Czechia’s internet began three decades ago with a single connection

Speeds now are 2,000 times what they were when the Czech Technical University in Prague first connected to Linz.

Raymond Johnston

Written by Raymond Johnston Published on 14.02.2022 21:00:00 (updated on 14.02.2022) Reading time: 3 minutes

The internet has been in what is now the Czech Republic for 30 years. The country’s first official connection was at the Czech Technical University in Prague (ČVUT).

One of the original ideas behind the internet was to connect universities and similar institutions so they could share research. The implementation was no different in then-Czechoslovakia.

Some academics tried to get Czechoslovakia to join up with the European Academic Research Network (EARN), a network similar to the internet, in 1987, but the then-communist government opposed the idea of sharing research with the west. Interest began again after the fall of the Iron Curtain. An IBM mainframe computer was installed in ČVUT in 1991. It connected to the EARN network via a landline link to Linz, Austria, at a speed of 9.6 kbps. This was a mere trickle compared to the average speeds today of 25 Mbps, over 2,000 times faster.

On Feb. 13, 1992, the ČVUT mainframe added a second channel for the internet. The EARN and internet networks operated side by side. By this time the speed had been increased to 19.2 kbps. Academic institutions across the country wanted to join in on the new technology.

The government launched a project originally called the Federal Educational and Research Network, which worked out to FERNET, the name of an alcoholic beverage. That was soon renamed Federal Education and Scientific Network (FESNET).

After Czechoslovakia split, the network became known as CESNET (Czech Educational and Scientific Network (CESNET) in June 1993. This network began to open the internet up for commercial use, but it still took until mid-1995 before home users could get a connection via phone lines and a modem. CESNET would continue to work to develop academic infrastructure and connection speeds.

There was also competition in the 1990s from local bulletin board systems called BBS, or in Czech "bíbíeska." An individual user would host something like a crude website on their own computer, and users would connect directly via phone and modem. This required knowing the phone number of the host.
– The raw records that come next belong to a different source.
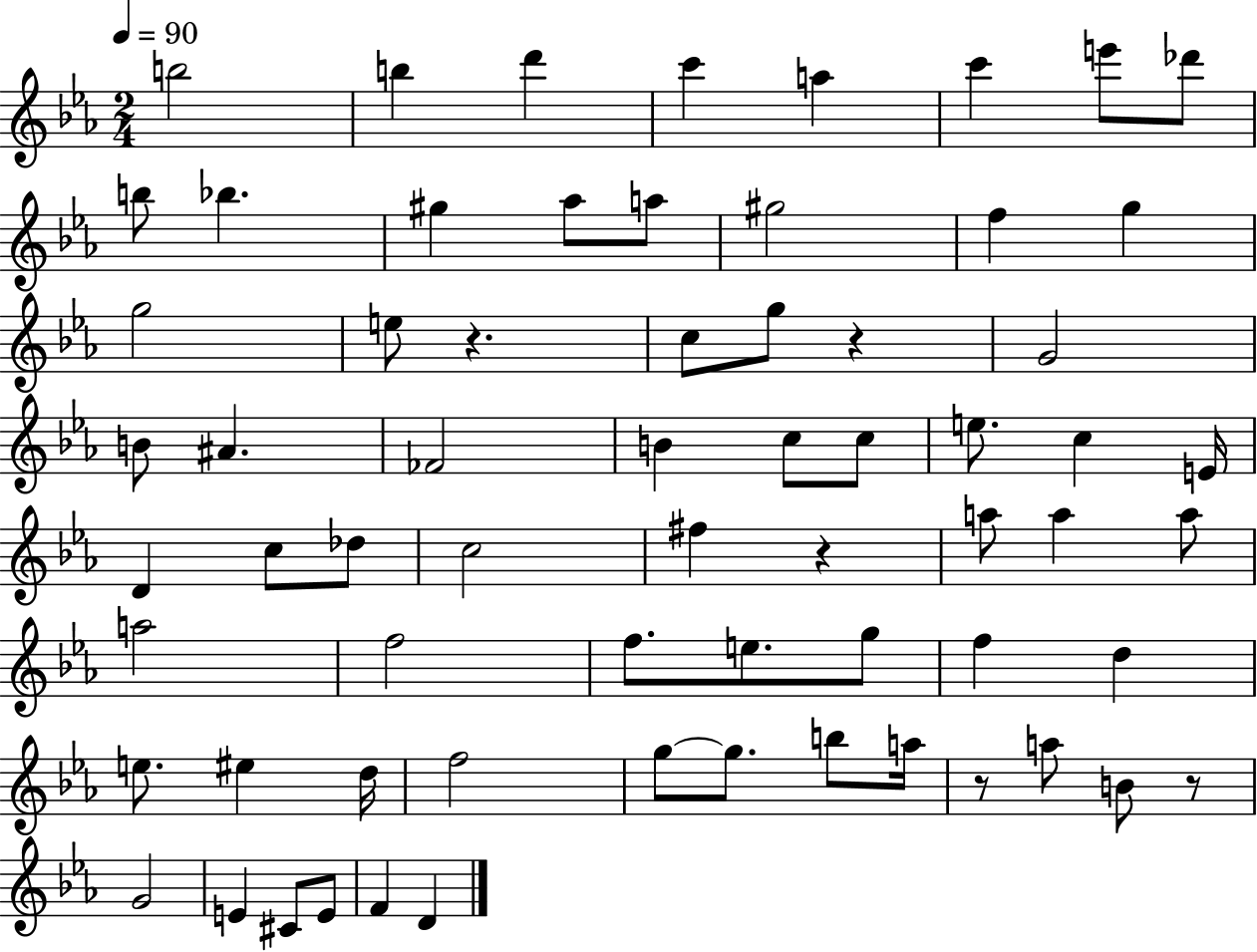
B5/h B5/q D6/q C6/q A5/q C6/q E6/e Db6/e B5/e Bb5/q. G#5/q Ab5/e A5/e G#5/h F5/q G5/q G5/h E5/e R/q. C5/e G5/e R/q G4/h B4/e A#4/q. FES4/h B4/q C5/e C5/e E5/e. C5/q E4/s D4/q C5/e Db5/e C5/h F#5/q R/q A5/e A5/q A5/e A5/h F5/h F5/e. E5/e. G5/e F5/q D5/q E5/e. EIS5/q D5/s F5/h G5/e G5/e. B5/e A5/s R/e A5/e B4/e R/e G4/h E4/q C#4/e E4/e F4/q D4/q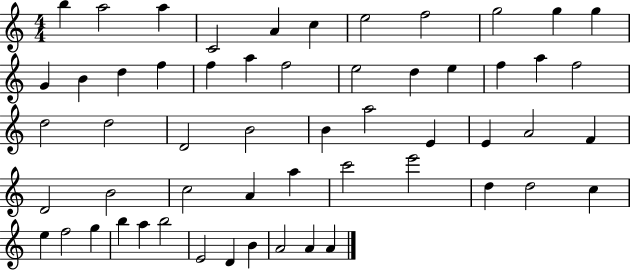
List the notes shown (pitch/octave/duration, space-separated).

B5/q A5/h A5/q C4/h A4/q C5/q E5/h F5/h G5/h G5/q G5/q G4/q B4/q D5/q F5/q F5/q A5/q F5/h E5/h D5/q E5/q F5/q A5/q F5/h D5/h D5/h D4/h B4/h B4/q A5/h E4/q E4/q A4/h F4/q D4/h B4/h C5/h A4/q A5/q C6/h E6/h D5/q D5/h C5/q E5/q F5/h G5/q B5/q A5/q B5/h E4/h D4/q B4/q A4/h A4/q A4/q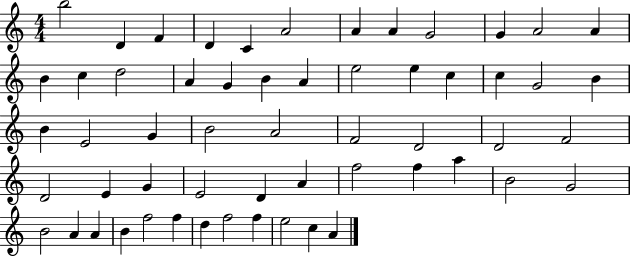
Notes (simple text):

B5/h D4/q F4/q D4/q C4/q A4/h A4/q A4/q G4/h G4/q A4/h A4/q B4/q C5/q D5/h A4/q G4/q B4/q A4/q E5/h E5/q C5/q C5/q G4/h B4/q B4/q E4/h G4/q B4/h A4/h F4/h D4/h D4/h F4/h D4/h E4/q G4/q E4/h D4/q A4/q F5/h F5/q A5/q B4/h G4/h B4/h A4/q A4/q B4/q F5/h F5/q D5/q F5/h F5/q E5/h C5/q A4/q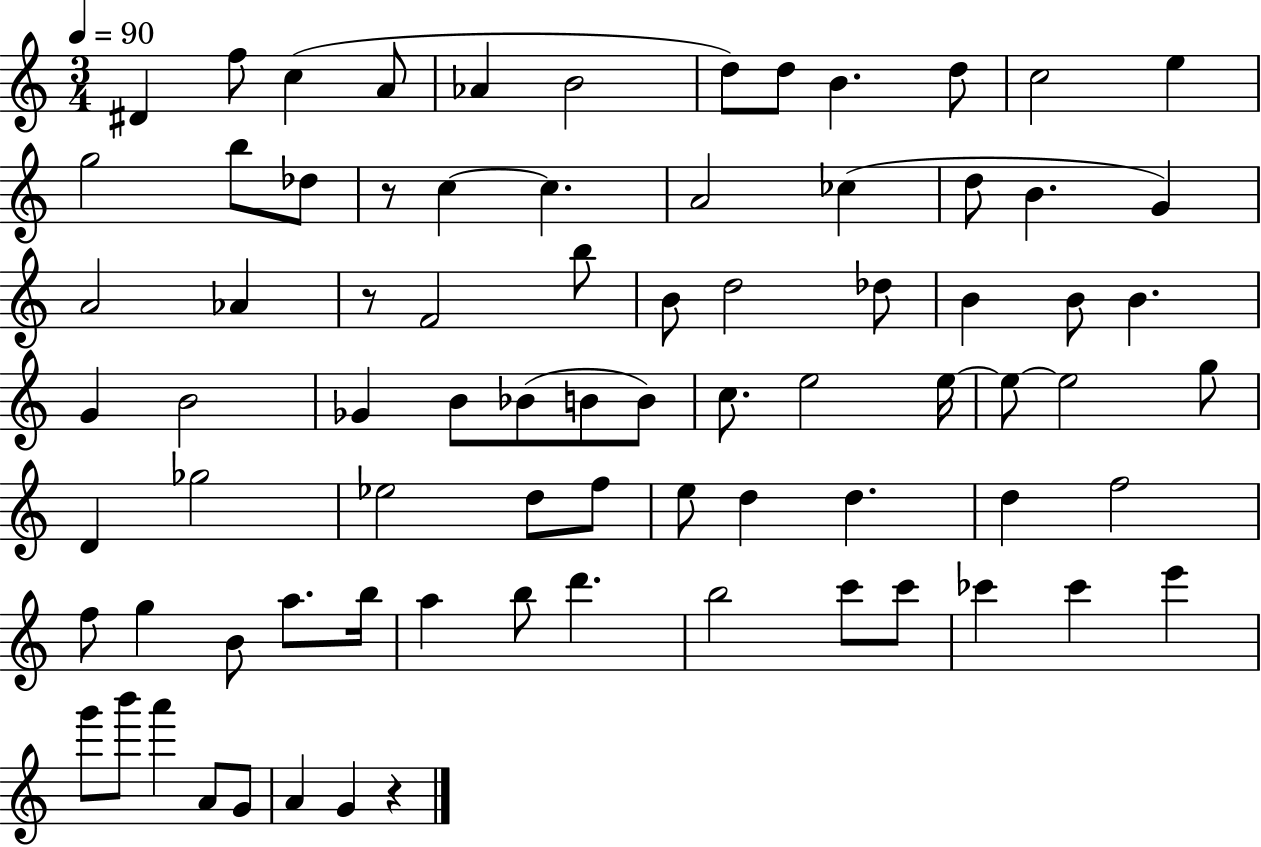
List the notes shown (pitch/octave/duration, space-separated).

D#4/q F5/e C5/q A4/e Ab4/q B4/h D5/e D5/e B4/q. D5/e C5/h E5/q G5/h B5/e Db5/e R/e C5/q C5/q. A4/h CES5/q D5/e B4/q. G4/q A4/h Ab4/q R/e F4/h B5/e B4/e D5/h Db5/e B4/q B4/e B4/q. G4/q B4/h Gb4/q B4/e Bb4/e B4/e B4/e C5/e. E5/h E5/s E5/e E5/h G5/e D4/q Gb5/h Eb5/h D5/e F5/e E5/e D5/q D5/q. D5/q F5/h F5/e G5/q B4/e A5/e. B5/s A5/q B5/e D6/q. B5/h C6/e C6/e CES6/q CES6/q E6/q G6/e B6/e A6/q A4/e G4/e A4/q G4/q R/q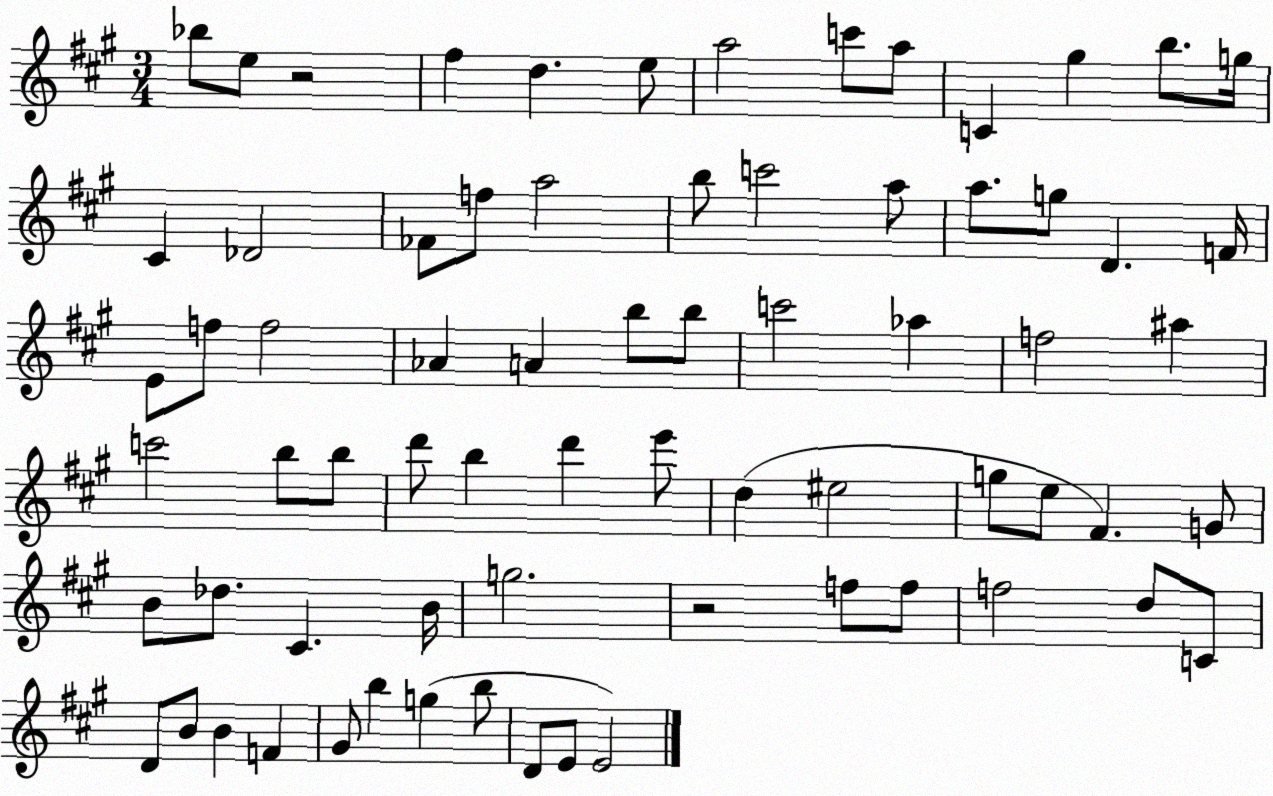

Other phone numbers could often be found in a list on one BBS, but changing to another site involved disconnection from the first BBS and making another phone call. The easier-to-navigate internet in the end proved much more popular, and the Czech BBS network died out, just like similar networks in other countries worldwide.

The original offering of websites was rather limited, especially in the Czech language. A few Czech newspapers by the 1990s began to offer a limited selection of stories, and Czech companies began to post pages of basic information. Most were mainly in text, as connections were still very slow and relatively expensive. Loading pictures took a very long time.

Economia, the publisher of daily Hospodářské noviny, was one of the early entrants in internet news. They launched an online version of Obchodní časopis (Business Magazine) in 1994. This grew into what is now HN.Cz. The iDnes platform, which shares content from daily Mladá fronta Dnes, went online on Jan. 12, 1998.

Another early entrant in the Czech internet was Seznam.cz. Before Google, searching the web was hard. Seznam launched a web catalog, or list of sites, in 1996. A year later they had a text search engine called Kompas, which supported Czech diacritical marks. The company continues to have a large presence among people searching the internet in Czech.

The high cost of using the internet led consumers to lobby for changes. By 1999 providers began to offer monthly flat-rate connections rather than charging for each call to an internet provider by the minute.

In 2021, some 89 percent of Czech households had internet access, which was slightly below the below EU average of 92 percent, according to figures from Eurostat.

The number of people using smartphones to access the Internet has increased significantly, in the past few years, according to the Czech Statistical Office (ČSÚ). In 2010, about 4 percent of the population over the age of 16 connected to the internet via a mobile phone. By 2015 it was 37 percent, and by 2021 it reached 72 percent.

The Covid pandemic has seen a jump in online shopping. Some 57 percent of Czechs shopped online last year, up 3 percent from the year before and 18 percent more than in 2019, before the pandemic started.

There are currently over 1.43 million registered internet domains with the Czech national suffix .cz, according to Cz.Nic, which tracks registration information.